While much is made of the pressures on young women to fit within often-narrow body and beauty ideals perpetuated in media, researchers say young men aren’t immune to similar stressors.

“For boys, it’s more about not sexualizing them per se but more trying to grow them up into the ‘Be the man, be tough, be strong, be all that a man is supposed to be,”’ said Roberto Olivardia, a clinical psychologist and clinical instructor at Harvard Medical School.

“When you have a fit, muscular body that’s a representation of all masculinity is: being disciplined, being tough, being threatening, being dominant, being the alpha male, being attractive, being envied by other men and desired by women.”

Olivardia said for many boys, it’s not so much an issue of weight as it is shape and fitness.

“Even boys I’ve worked with with eating disorders who are more restrictive eaters or even more on the anorexic side . . . most of them don’t idealize being skinny per se, but they idealize being lean.

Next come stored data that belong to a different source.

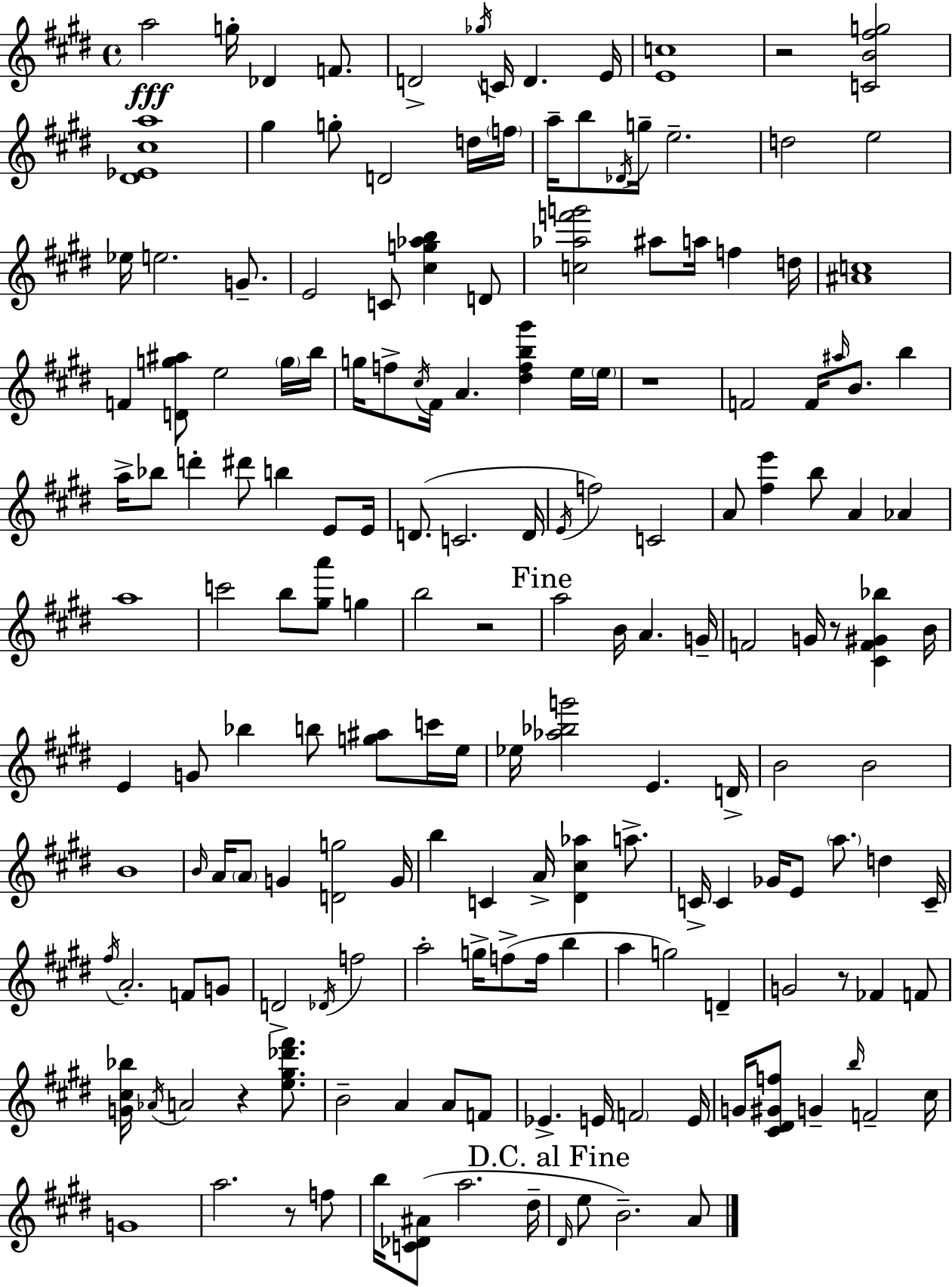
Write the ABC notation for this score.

X:1
T:Untitled
M:4/4
L:1/4
K:E
a2 g/4 _D F/2 D2 _g/4 C/4 D E/4 [Ec]4 z2 [CB^fg]2 [^D_E^ca]4 ^g g/2 D2 d/4 f/4 a/4 b/2 _D/4 g/4 e2 d2 e2 _e/4 e2 G/2 E2 C/2 [^cg_ab] D/2 [c_af'g']2 ^a/2 a/4 f d/4 [^Ac]4 F [Dg^a]/2 e2 g/4 b/4 g/4 f/2 ^c/4 ^F/4 A [^dfb^g'] e/4 e/4 z4 F2 F/4 ^a/4 B/2 b a/4 _b/2 d' ^d'/2 b E/2 E/4 D/2 C2 D/4 E/4 f2 C2 A/2 [^fe'] b/2 A _A a4 c'2 b/2 [^ga']/2 g b2 z2 a2 B/4 A G/4 F2 G/4 z/2 [^CF^G_b] B/4 E G/2 _b b/2 [g^a]/2 c'/4 e/4 _e/4 [_a_bg']2 E D/4 B2 B2 B4 B/4 A/4 A/2 G [Dg]2 G/4 b C A/4 [^D^c_a] a/2 C/4 C _G/4 E/2 a/2 d C/4 ^f/4 A2 F/2 G/2 D2 _D/4 f2 a2 g/4 f/2 f/4 b a g2 D G2 z/2 _F F/2 [G^c_b]/4 _A/4 A2 z [e^g_d'^f']/2 B2 A A/2 F/2 _E E/4 F2 E/4 G/4 [^C^D^Gf]/2 G b/4 F2 ^c/4 G4 a2 z/2 f/2 b/4 [C_D^A]/2 a2 ^d/4 ^D/4 e/2 B2 A/2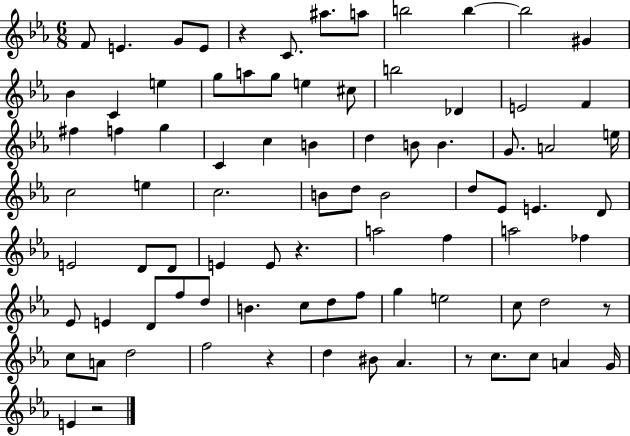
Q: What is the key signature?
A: EES major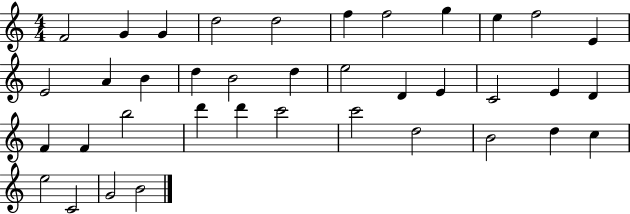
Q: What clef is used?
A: treble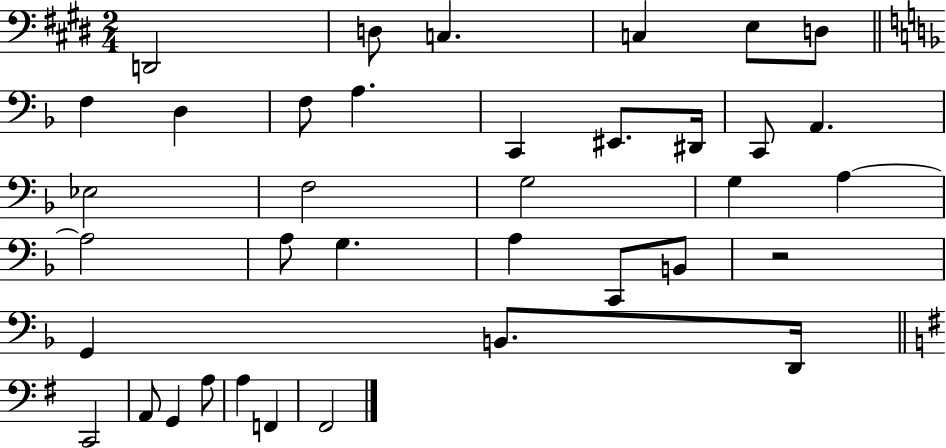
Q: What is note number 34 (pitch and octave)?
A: A3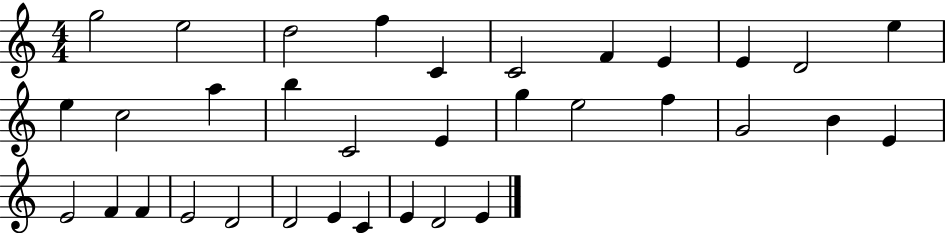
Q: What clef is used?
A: treble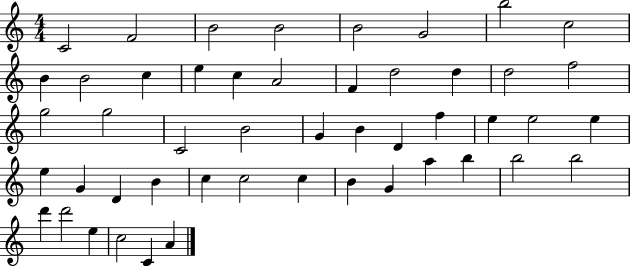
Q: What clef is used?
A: treble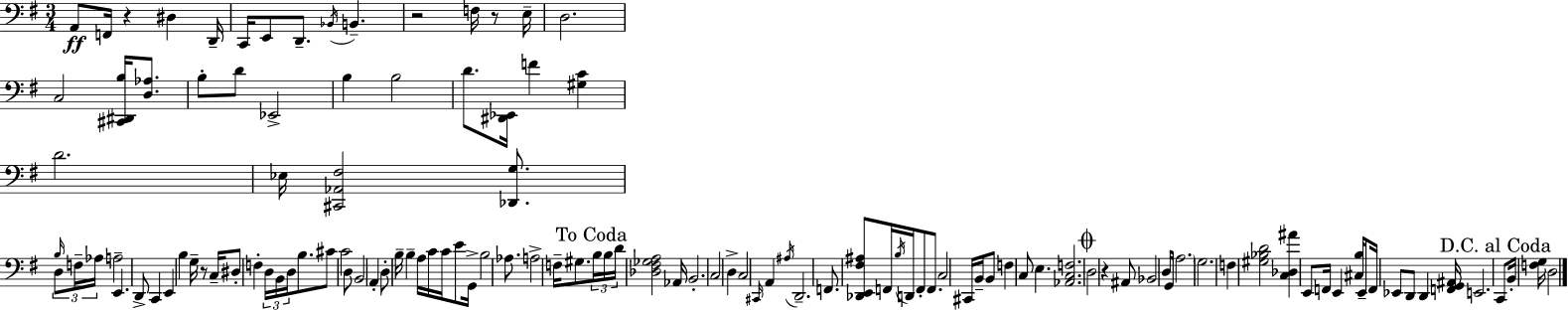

And muscle is a huge component of boys’ body image, certainly much more so than what you see with girls.”

While influences come from multiple places, Olivardia said it’s hard to deny the impact and role of media in shaping boys’ body image.

In the 1980s, there was a rise in imagery depicting muscular men, with everything from G.I. Joe action figures to Calvin Klein ads and headlining movie stars of the era like Sylvester Stallone and Arnold Schwarzenegger, said Olivardia, co-author of The Adonis Complex.

While there has been some lessening of the hyper-muscular ideal, that’s not to say it’s been abandoned altogether, he noted.

“Nowadays, for teenage boys, they walk into an Abercrombie and Fitch store and they are immediately greeted by an entire wall image of a young guy with perfect pecs and very muscular biceps, so the imagery is definitely much more intense than it even was 10 years ago.”

The Internet and social media sites are also fostering a more visual and instant gratification culture placing greater emphasis on appearance, he noted.

“You’re typing an email and nowadays your photo’s attached to it, or your Facebook account,” Olivardia said.

“There’s such an intense visual presence that I think boys and girls and men and women are all facing that pressure.”

Olivardia said parents need to be aware that issues surrounding body image can affect both boys and girls, and engage them in discussions early on in their development to help foster and nurture positive self-image and esteem.

“Their self-worth is tied not to the way they look, but to their traits and their values.”